_TASKS TO CARRY OUT:_
a: Reproduce everything in the IoT post from "Then there are" down to "common out there.".
b: Using the IoT post, say yes or no to each statement and quote the words that decide it. (i) The post quotes the CEO of Qualcomm. (ii) Cisco is described as positioning itself as a supplier of security solutions for wireless traffic. (iii) The established firms mostly see a replay of the 2000s.
c: Answer from the IoT post:
(i) What date heads the post?
(ii) Which company is anticipating higher demand for new CPUs and SoCs optimized for mobile computing?
(iii) What does the post call the companies exploring the market with new electronic products?

━━━━━ SUPPLIED TEXT

Friday, September 5, 2014

The IoT & The Holy Grail


The Knights and Their Quest

"(The IoT) means different things to different people and it means nothing to a lot of people." - Steve Mollenkopf, CEO of Qualcomm

There are quite a few companies jumping onto the IoT bandwagon, eagerly charging forward in the hope of establishing themselves on the leading edge of the Next Big Thing. How they are approaching this new opportunity depends on a variety of factors internal to each aspiring participant - their own individual strengths, preconceptions, wishes and ambitions crafting their particular viewpoints on how the market will grow & take shape and what their individual roles in that market will be.

The older, established firms mostly see a replay of the growth and excitement of the 1990's, when the DotCom bubble drove the expansion of enterprise and carrier networking companies and their chip & software suppliers. Today, you see Intel anticipating higher demand for new CPUs and SoCs optimized for mobile computing, Cisco touting its enterprise networking offerings to accommodate rising demand on wired infrastructure and HP positioning itself as a supplier of security solutions for personal and corporate wireless traffic. In short, the established players are mostly hoping to sell much more of what they have or moderate enhancements of the same offerings. One can see it clearly in their current marketing and promotional efforts, where existing product lines and solutions are repackaged as IoT offerings and company forecasts anticipate more IoT devices being deployed in the next several years than there are stars in the Milky Way.

Then there are those who are exploring the fledgling market space with new electronic products that perform various computational functions and are being advertised as IoT products. These are today's Knights of the Round Table in High Technology - venturing forth on their quest to discover the next 'killer app' that will reshape the contours of the world. Let's take a look at a few of the latest offerings trumpeted as IoT products just to get a flavor of what's common out there.

━━━━━━━━━━
━━━━━ DATA LINES

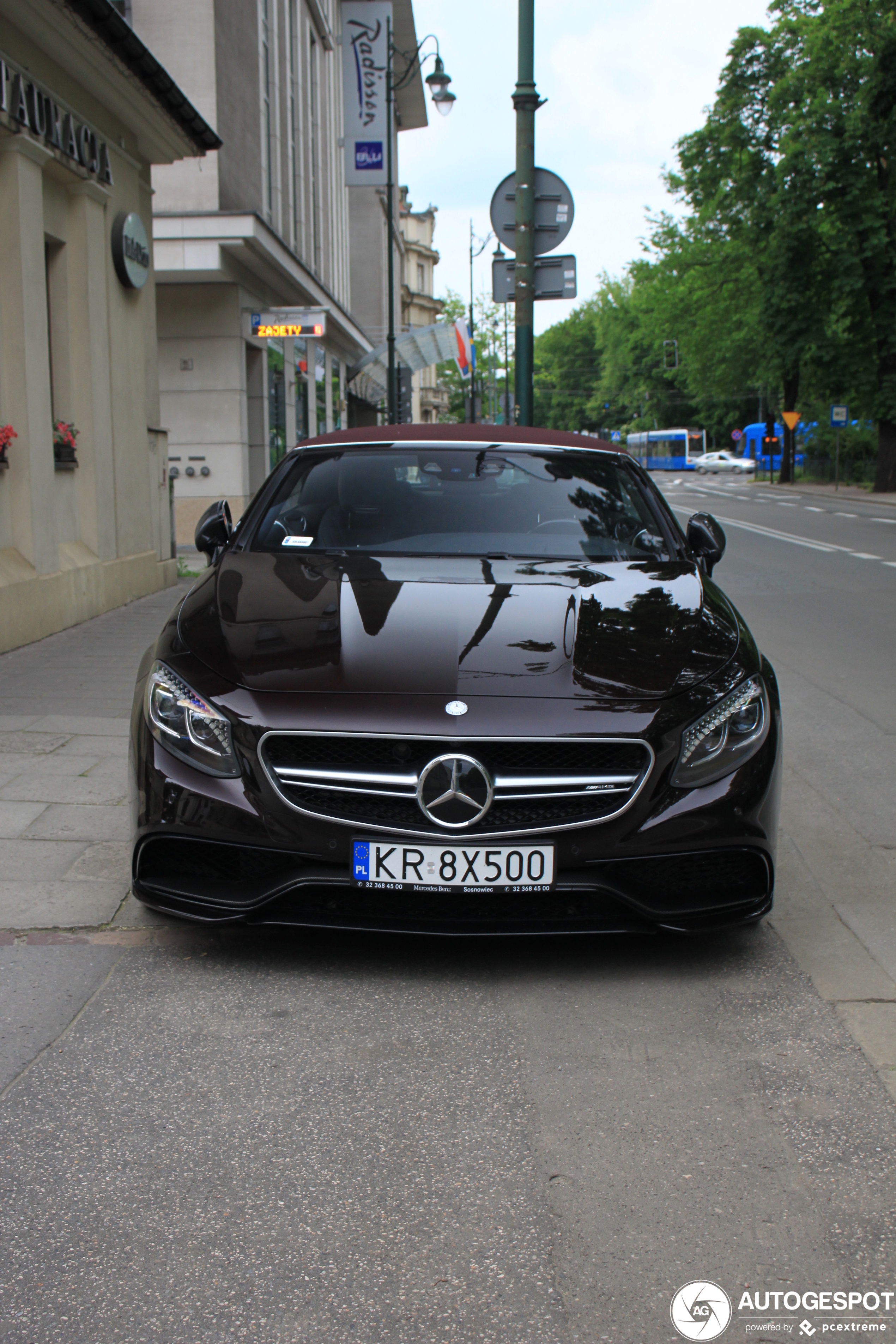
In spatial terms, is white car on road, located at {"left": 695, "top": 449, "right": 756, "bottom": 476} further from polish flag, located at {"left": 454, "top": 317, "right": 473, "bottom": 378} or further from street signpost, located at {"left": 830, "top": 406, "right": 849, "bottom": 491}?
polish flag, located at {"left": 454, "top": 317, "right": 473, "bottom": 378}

━━━━━━━━━━

_RESPONSES TO THE TASKS:_
a:
Then there are those who are exploring the fledgling market space with new electronic products that perform various computational functions and are being advertised as IoT products. These are today's Knights of the Round Table in High Technology - venturing forth on their quest to discover the next 'killer app' that will reshape the contours of the world. Let's take a look at a few of the latest offerings trumpeted as IoT products just to get a flavor of what's common out there.

b:
(i) Yes: "Steve Mollenkopf, CEO of Qualcomm"
(ii) No: "HP positioning itself as a supplier of security solutions for personal and corporate wireless traffic"
(iii) No: "a replay of the growth and excitement of the 1990's"

c:
(i) Friday, September 5, 2014
(ii) Intel
(iii) Today's Knights of the Round Table in High Technology